EXCERPTED TEXT:

In her new hometown of Berlin, Peaches — whose real name is Merrill Nisker — wishes she had had time for a fun hobby.
“But I am so occupied, so occupied with everything I’m doing, because I don’t just make music,” says the former Toronto resident. This year alone, she performed five different types of concerts, one solely on laser harp, another from a wheelchair after she twisted her ankle.
“There’s even an installation that I’ve done in Korea, where I built a cave out of all the things that people have thrown onstage to me,” she adds, “and I also acted in Chilly Gonzalez’s movie ‘Ivory Tower,’ so I’m heavily into tons of new artistic endeavors at this point.”
One production, however, has totally consumed this artist — “Peaches Christ Superstar,” her one-woman re-enactment of Andrew Lloyd Webber’s hippie-era classic “Jesus Christ Superstar,” which she brings to San Francisco Saturday.

EXERCISE INSTRUCTIONS: Say whether the Peaches article agrees with each statement below. Answer yes or no, and quote the words from the article that settle it. (a) Peaches has found time for a fun hobby in Berlin. (b) This year she gave one concert from a wheelchair. (c) Her installation in Korea was a cave made from things people threw onstage to her.

PROVIDED INFORMATION:
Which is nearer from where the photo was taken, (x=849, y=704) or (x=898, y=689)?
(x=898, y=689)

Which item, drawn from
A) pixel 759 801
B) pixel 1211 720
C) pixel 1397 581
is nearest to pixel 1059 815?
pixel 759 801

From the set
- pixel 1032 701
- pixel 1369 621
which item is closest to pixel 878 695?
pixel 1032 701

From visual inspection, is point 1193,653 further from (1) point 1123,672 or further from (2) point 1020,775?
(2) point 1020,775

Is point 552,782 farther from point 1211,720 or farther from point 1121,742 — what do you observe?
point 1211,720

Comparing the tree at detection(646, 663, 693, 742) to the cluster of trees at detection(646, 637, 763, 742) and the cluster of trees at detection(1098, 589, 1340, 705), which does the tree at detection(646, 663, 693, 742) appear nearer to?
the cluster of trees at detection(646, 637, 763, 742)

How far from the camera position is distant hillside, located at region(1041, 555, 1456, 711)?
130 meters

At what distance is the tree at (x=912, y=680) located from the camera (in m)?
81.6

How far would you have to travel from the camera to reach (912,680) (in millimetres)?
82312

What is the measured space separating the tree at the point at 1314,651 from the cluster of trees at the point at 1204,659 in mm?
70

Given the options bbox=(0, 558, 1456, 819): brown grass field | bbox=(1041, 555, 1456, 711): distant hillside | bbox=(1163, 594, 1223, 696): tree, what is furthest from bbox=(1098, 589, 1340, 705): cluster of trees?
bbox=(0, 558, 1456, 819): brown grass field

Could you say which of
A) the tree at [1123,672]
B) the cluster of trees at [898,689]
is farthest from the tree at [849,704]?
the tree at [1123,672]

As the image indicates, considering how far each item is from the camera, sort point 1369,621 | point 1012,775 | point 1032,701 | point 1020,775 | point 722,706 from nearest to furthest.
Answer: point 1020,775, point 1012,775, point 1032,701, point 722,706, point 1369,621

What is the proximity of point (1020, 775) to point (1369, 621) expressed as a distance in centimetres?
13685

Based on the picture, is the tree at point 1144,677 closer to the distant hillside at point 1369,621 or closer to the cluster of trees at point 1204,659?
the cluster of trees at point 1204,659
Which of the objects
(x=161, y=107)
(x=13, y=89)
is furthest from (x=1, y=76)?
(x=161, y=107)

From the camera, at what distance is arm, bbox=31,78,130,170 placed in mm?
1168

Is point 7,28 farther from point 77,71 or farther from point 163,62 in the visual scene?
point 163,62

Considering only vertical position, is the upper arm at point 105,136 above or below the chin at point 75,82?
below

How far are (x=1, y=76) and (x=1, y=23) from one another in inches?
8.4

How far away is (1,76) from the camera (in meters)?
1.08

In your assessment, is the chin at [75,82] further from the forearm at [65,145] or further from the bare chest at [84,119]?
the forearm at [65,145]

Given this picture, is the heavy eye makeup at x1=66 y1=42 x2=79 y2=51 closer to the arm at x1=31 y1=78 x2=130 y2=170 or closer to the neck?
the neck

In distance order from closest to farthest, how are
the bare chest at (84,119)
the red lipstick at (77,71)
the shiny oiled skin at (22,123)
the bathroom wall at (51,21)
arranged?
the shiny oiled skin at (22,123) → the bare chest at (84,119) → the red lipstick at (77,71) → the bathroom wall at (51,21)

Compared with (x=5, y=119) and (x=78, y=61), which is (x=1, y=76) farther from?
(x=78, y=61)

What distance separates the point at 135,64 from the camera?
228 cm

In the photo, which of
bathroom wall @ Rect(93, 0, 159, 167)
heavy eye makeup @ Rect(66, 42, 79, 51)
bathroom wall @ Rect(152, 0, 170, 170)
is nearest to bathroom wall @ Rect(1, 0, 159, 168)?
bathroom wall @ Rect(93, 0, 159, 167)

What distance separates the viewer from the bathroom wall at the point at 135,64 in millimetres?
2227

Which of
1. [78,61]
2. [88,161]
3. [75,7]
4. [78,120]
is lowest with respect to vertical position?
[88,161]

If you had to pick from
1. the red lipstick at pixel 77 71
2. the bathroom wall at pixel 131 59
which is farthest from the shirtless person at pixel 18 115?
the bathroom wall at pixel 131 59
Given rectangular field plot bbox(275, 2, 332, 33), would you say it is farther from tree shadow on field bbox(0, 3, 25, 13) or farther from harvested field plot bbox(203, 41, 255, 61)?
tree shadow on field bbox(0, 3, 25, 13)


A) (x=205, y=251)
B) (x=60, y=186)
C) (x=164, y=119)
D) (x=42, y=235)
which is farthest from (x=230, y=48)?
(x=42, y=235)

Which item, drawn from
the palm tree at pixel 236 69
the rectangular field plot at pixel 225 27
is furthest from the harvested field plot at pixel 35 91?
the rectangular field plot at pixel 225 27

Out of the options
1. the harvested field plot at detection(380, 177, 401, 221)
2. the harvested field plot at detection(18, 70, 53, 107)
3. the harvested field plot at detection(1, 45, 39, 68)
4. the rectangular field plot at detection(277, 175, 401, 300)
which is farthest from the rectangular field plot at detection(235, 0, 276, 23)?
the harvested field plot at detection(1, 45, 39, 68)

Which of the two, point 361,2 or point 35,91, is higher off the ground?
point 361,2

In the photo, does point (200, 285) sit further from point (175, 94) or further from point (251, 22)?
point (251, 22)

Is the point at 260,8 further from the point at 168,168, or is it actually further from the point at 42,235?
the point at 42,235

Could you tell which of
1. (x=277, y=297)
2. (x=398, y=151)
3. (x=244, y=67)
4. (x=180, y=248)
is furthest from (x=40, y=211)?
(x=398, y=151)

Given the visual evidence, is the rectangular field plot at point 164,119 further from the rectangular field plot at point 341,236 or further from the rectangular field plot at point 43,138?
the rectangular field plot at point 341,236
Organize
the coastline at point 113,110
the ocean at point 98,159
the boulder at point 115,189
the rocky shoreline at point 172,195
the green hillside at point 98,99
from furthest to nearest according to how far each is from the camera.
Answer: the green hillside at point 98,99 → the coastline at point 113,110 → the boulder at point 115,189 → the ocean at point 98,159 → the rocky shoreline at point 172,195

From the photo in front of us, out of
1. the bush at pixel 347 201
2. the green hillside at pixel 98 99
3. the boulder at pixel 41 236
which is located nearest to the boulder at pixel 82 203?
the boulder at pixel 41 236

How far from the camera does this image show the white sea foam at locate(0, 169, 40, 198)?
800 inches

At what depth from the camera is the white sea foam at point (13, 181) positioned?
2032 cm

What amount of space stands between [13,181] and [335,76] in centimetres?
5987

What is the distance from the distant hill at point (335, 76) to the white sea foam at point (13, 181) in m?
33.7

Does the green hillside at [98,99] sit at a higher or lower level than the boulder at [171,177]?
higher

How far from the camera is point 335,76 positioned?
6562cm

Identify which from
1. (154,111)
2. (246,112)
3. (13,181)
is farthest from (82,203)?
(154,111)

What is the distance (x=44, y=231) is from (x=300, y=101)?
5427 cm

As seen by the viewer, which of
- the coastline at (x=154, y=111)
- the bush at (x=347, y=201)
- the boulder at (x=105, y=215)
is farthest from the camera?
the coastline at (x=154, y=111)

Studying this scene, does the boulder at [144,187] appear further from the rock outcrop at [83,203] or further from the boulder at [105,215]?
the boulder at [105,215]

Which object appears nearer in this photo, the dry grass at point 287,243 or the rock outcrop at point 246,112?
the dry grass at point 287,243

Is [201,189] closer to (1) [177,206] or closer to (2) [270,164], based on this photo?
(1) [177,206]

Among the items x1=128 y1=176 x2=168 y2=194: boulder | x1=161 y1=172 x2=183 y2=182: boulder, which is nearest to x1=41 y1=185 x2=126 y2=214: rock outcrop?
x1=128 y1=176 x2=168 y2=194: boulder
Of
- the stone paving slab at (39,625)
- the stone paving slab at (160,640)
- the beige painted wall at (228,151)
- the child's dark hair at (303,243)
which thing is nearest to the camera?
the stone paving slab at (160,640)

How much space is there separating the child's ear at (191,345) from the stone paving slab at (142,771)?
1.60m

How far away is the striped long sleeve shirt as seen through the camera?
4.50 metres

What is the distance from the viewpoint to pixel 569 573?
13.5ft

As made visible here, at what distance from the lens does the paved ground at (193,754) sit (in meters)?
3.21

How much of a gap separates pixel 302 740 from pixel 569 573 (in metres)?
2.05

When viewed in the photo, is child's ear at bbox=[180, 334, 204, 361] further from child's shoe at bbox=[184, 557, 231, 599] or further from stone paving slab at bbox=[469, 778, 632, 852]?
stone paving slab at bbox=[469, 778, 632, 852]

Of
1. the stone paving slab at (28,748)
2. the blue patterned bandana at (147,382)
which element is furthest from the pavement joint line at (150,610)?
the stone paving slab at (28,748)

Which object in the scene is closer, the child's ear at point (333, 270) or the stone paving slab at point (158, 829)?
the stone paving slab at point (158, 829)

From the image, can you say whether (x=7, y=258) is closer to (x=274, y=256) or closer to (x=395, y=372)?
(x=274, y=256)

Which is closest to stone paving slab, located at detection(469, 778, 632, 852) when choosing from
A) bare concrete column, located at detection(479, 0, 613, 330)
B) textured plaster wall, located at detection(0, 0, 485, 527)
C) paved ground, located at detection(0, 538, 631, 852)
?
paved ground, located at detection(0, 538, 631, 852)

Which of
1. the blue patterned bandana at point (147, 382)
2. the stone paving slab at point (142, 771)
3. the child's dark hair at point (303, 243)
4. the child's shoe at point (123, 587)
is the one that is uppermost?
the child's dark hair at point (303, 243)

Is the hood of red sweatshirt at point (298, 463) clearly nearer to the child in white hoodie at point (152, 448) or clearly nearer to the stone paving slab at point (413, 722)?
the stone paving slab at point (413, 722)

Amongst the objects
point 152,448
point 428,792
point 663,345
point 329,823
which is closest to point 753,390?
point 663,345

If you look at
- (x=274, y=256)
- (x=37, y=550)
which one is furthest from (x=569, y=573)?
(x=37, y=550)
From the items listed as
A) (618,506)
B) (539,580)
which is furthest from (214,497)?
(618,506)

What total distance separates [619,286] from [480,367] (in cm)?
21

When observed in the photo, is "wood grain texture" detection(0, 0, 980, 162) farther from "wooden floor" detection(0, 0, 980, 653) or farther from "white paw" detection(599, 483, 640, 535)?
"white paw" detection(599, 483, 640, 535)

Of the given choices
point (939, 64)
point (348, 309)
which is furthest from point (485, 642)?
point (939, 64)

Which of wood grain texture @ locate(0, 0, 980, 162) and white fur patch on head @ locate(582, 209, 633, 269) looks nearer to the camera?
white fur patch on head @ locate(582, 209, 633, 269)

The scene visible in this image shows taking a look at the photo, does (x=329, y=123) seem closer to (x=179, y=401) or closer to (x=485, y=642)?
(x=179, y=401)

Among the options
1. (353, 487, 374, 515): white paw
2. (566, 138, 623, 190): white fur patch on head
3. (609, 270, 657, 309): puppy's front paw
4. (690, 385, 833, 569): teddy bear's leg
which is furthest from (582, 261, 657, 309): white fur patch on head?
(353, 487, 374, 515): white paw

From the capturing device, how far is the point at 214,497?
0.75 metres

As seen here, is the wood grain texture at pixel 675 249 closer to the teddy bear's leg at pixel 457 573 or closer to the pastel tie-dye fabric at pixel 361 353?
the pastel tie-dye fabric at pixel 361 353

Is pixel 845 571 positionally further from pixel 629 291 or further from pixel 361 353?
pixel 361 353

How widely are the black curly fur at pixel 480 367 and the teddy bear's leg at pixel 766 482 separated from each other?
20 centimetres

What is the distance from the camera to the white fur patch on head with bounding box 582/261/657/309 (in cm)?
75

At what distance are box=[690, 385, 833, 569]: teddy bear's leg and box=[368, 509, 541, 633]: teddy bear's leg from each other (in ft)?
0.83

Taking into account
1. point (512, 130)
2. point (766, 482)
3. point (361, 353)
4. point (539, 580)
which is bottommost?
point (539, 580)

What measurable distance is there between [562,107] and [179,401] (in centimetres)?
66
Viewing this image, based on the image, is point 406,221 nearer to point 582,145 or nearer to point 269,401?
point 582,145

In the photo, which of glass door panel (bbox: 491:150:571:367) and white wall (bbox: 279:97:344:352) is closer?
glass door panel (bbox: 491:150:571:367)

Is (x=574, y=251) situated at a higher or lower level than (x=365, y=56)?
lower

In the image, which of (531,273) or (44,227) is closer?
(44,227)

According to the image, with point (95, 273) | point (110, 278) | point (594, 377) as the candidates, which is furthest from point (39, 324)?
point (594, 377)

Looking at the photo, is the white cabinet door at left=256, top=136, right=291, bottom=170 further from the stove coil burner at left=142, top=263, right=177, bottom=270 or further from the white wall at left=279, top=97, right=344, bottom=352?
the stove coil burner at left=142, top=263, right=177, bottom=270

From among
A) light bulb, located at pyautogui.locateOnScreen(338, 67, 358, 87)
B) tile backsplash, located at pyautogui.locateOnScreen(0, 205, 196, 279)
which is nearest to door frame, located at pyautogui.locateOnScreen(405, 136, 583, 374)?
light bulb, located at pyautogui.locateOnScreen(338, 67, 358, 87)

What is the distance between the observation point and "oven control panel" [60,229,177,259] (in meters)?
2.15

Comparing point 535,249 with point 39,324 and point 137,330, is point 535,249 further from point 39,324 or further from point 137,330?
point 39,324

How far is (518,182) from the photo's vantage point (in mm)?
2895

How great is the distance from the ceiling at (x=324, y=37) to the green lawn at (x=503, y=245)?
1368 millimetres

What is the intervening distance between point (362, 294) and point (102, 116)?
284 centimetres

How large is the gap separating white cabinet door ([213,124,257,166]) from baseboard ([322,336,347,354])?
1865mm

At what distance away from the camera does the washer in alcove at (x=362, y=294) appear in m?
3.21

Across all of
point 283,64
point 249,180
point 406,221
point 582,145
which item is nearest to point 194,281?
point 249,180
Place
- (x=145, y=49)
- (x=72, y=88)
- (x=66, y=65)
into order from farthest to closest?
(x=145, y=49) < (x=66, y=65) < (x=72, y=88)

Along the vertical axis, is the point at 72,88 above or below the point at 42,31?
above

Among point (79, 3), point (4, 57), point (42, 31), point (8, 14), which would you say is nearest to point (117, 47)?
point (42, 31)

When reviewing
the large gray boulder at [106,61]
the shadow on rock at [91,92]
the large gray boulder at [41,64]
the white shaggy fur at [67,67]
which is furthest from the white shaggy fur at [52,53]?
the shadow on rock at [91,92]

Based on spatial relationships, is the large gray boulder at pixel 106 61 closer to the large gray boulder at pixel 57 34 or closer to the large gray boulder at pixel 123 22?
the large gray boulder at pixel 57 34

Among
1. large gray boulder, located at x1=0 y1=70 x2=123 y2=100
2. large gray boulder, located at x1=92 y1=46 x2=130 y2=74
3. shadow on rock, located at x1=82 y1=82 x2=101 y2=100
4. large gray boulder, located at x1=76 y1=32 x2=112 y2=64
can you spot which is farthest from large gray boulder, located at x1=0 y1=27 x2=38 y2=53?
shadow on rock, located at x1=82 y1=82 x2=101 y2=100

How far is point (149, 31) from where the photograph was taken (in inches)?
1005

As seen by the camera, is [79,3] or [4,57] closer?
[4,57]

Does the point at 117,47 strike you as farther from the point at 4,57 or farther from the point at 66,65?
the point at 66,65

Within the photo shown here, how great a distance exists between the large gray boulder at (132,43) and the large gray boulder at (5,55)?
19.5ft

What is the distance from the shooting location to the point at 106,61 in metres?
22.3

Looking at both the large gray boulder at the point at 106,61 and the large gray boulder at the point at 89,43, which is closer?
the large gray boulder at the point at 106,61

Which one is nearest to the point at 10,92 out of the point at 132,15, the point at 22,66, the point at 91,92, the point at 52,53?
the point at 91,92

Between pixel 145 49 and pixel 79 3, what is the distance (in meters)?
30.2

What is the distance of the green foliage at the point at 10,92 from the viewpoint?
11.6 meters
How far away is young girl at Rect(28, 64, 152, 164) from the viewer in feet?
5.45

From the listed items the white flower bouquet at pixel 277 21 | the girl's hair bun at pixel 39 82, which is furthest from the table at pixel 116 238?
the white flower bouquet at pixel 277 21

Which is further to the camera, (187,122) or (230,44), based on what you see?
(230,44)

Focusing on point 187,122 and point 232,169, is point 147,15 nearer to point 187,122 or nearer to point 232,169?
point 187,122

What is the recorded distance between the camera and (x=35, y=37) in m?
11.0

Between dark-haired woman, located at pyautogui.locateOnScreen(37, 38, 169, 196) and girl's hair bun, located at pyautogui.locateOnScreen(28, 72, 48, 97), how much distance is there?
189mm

TASK RESULT:
(a) No: "wishes she had had time for a fun hobby"
(b) Yes: "another from a wheelchair after she twisted her ankle"
(c) Yes: "I built a cave out of all the things that people have thrown onstage to me"